* BEGIN Entries shown *

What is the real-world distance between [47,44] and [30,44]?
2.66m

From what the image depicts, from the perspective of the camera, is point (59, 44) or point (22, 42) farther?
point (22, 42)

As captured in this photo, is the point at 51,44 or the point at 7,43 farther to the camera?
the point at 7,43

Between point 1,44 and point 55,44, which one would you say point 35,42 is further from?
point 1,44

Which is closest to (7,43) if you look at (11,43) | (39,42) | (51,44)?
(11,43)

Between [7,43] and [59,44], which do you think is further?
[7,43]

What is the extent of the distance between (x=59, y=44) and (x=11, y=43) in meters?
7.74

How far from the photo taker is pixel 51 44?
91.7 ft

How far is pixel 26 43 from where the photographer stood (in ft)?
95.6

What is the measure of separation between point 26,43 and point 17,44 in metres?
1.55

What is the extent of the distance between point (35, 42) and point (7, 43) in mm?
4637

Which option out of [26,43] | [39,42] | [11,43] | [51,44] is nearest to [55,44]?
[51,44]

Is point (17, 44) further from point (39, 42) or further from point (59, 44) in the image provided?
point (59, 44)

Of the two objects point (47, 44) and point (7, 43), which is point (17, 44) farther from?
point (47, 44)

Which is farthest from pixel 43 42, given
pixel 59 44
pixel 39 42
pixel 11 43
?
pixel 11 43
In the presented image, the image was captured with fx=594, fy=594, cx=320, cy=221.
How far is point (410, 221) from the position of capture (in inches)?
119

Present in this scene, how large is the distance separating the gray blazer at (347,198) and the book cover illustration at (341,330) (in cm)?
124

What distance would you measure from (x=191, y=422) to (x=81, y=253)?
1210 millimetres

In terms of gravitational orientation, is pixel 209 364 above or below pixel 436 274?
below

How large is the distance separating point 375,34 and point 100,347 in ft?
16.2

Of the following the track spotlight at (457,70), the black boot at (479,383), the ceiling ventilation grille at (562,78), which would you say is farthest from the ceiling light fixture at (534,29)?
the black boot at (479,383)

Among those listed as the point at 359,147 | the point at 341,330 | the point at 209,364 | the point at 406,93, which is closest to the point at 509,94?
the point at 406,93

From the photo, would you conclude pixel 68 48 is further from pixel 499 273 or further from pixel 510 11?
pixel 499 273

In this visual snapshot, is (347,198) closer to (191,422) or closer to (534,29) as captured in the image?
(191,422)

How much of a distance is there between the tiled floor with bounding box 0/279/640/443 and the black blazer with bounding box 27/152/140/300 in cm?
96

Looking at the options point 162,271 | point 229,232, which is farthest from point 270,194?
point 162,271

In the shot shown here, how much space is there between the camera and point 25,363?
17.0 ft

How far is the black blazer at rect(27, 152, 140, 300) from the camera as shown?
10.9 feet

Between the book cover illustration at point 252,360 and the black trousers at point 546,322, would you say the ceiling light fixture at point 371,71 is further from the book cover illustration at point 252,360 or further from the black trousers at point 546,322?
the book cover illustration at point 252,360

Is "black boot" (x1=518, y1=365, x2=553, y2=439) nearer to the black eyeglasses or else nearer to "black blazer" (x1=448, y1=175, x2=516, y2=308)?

* END Entries shown *

* **Work instructions**: Everything from the line with "In this visual" to the end of the listing above needs to be duplicated exactly, both end lines included, with nothing more.

* **Written solution**:
In this visual snapshot, is (347,198) closer to (191,422) or closer to (534,29) as captured in the image?
(191,422)

How much of a distance is there between the tiled floor with bounding box 0/279/640/443 and the black blazer with bounding box 27/152/140/300 in cm?
96

Looking at the options point 162,271 | point 229,232, which is farthest from point 270,194?
point 162,271

In the shot shown here, how much space is there between the camera and point 25,363?
17.0 ft

How far is the black blazer at rect(27, 152, 140, 300) from the camera as shown?
10.9 feet

Between the book cover illustration at point 252,360 and the black trousers at point 546,322, would you say the ceiling light fixture at point 371,71 is further from the book cover illustration at point 252,360 or further from the black trousers at point 546,322?
the book cover illustration at point 252,360

Is "black boot" (x1=518, y1=365, x2=553, y2=439) nearer to the black eyeglasses or else nearer to "black blazer" (x1=448, y1=175, x2=516, y2=308)?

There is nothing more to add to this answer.